One thing that I am seeing pay off right now is giving him concrete alternatives to hitting. Some people advocate hitting couches, etc. but that never really did it for us. (We tried it tho.) We gave him some phrases to yell, (I'm so angry!) and that works a lot better for him. Though, now he comes up with some creative phrases of his own and some of them are not so nice, so it's time to work on Phase Two: socially acceptable things to yell. It's a gradual process.
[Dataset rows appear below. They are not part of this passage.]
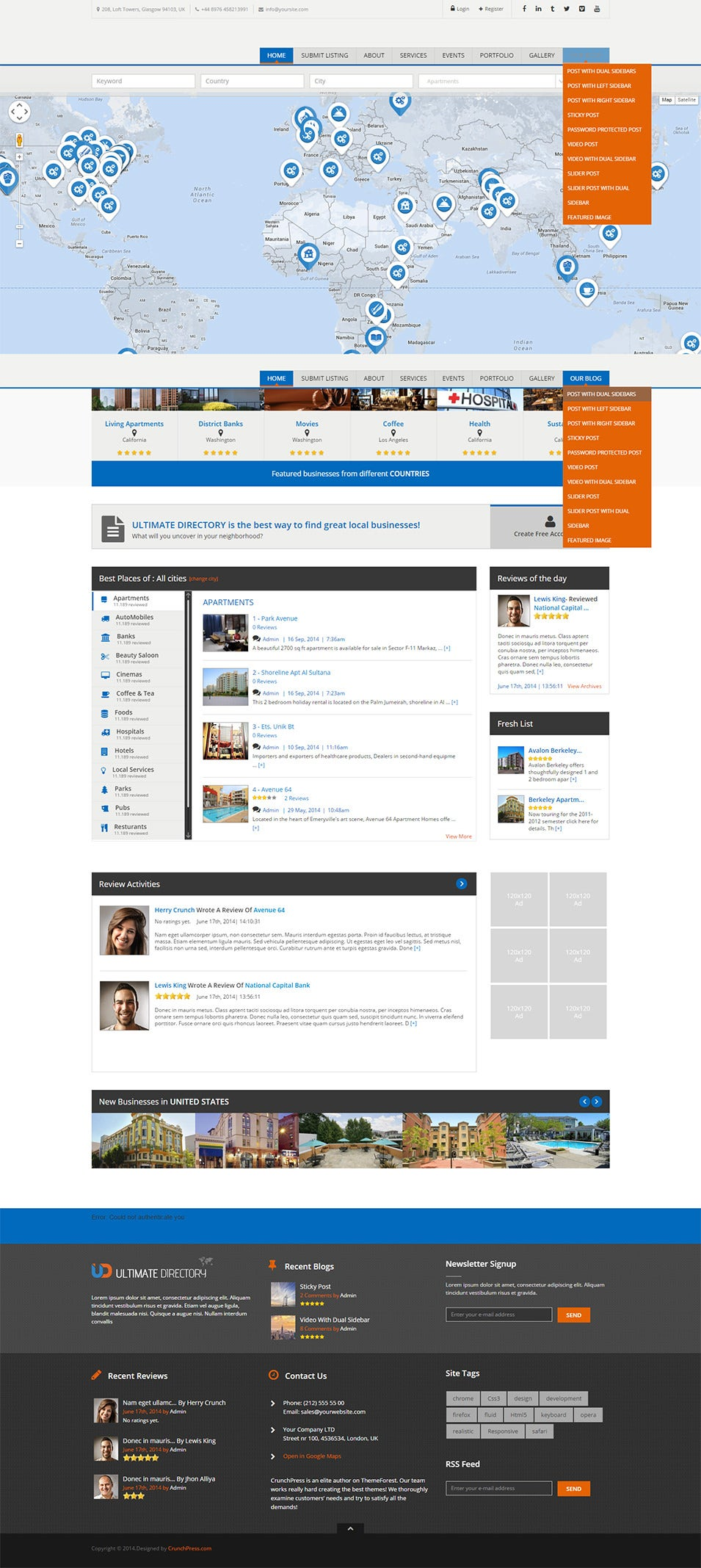 Ultimate Directory Responsive WordPress Theme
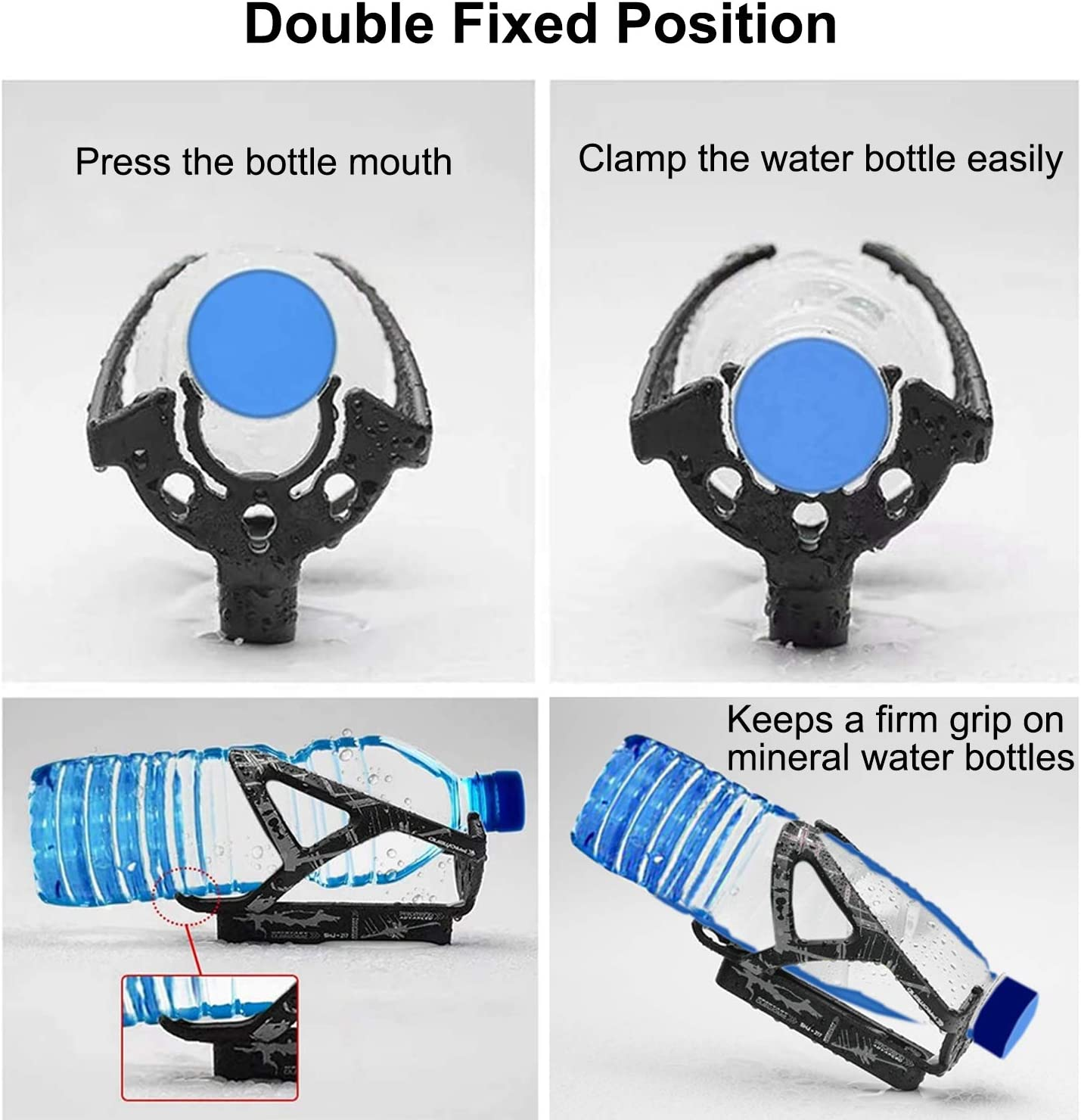 HONZUEN Mountain Bike Water Bottle Holder with Tire Lever Lightweight Water Bottle Cages for Road Bikes with Small Bottle Mouth Slot High Durability /& Flexibility Biking Bottle Cage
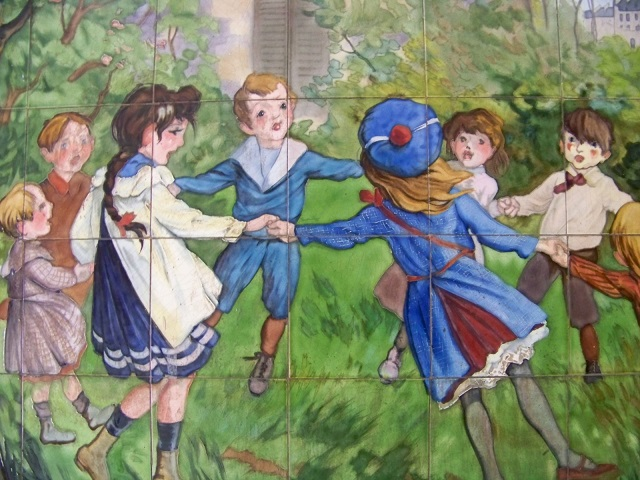 Une petite histoire par jour (La France Pittoresque) - Page 3 Poulbot-028-53e8d42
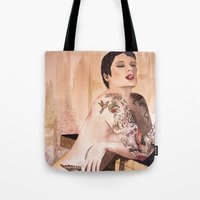 tatoo Tote Bags featuring Tatoo by aurora villaviejas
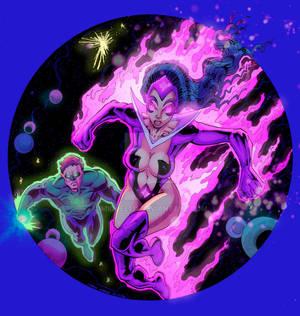 Star Sapphire CARLOSGARDE COLOR MIGUEL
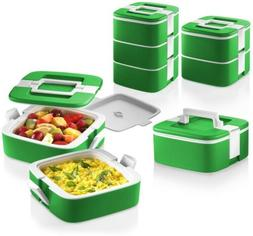 Ozeri FS3-G Thermomax Stackable Lunch Box and Double-wall In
You sound like you are able to stay really calm when he is acting up like this, and I think that is key - you don't want to start getting mad because then the negative emotions start getting out of control, which is especially scary for the little ones. Plus you are modeling how to calmly respond to situations. It helps if you can remove the DC from the immediate situation, and talk to them about what they wanted to accomplish by hitting the other child, and what they were feeling, and then brainstorm other ways of acheiving that goal. I know (all too well) that is not always possible in the heat of the moment, but it makes it more immediate for the child, gives them tools in hand, so to speak. Roleplaying also helps - play out a scenario where your DS would be tempted to hit. Let DS choose whether to be himself or the other kid. Be prepared to hear some awful stuff, and don't get upset, just let it go. You said your DH doesn't roughhouse with him. Why not? It might be great for him. Burn off energy, connect with Daddy, do some guy stuff... what's not to love?

I hope I don't sound too preachy, I just want to share what seemed to help us. Though I think the main thing that helped us, was time. Of course, what we do during that time is very important as well.

Good luck, and hang in there sister.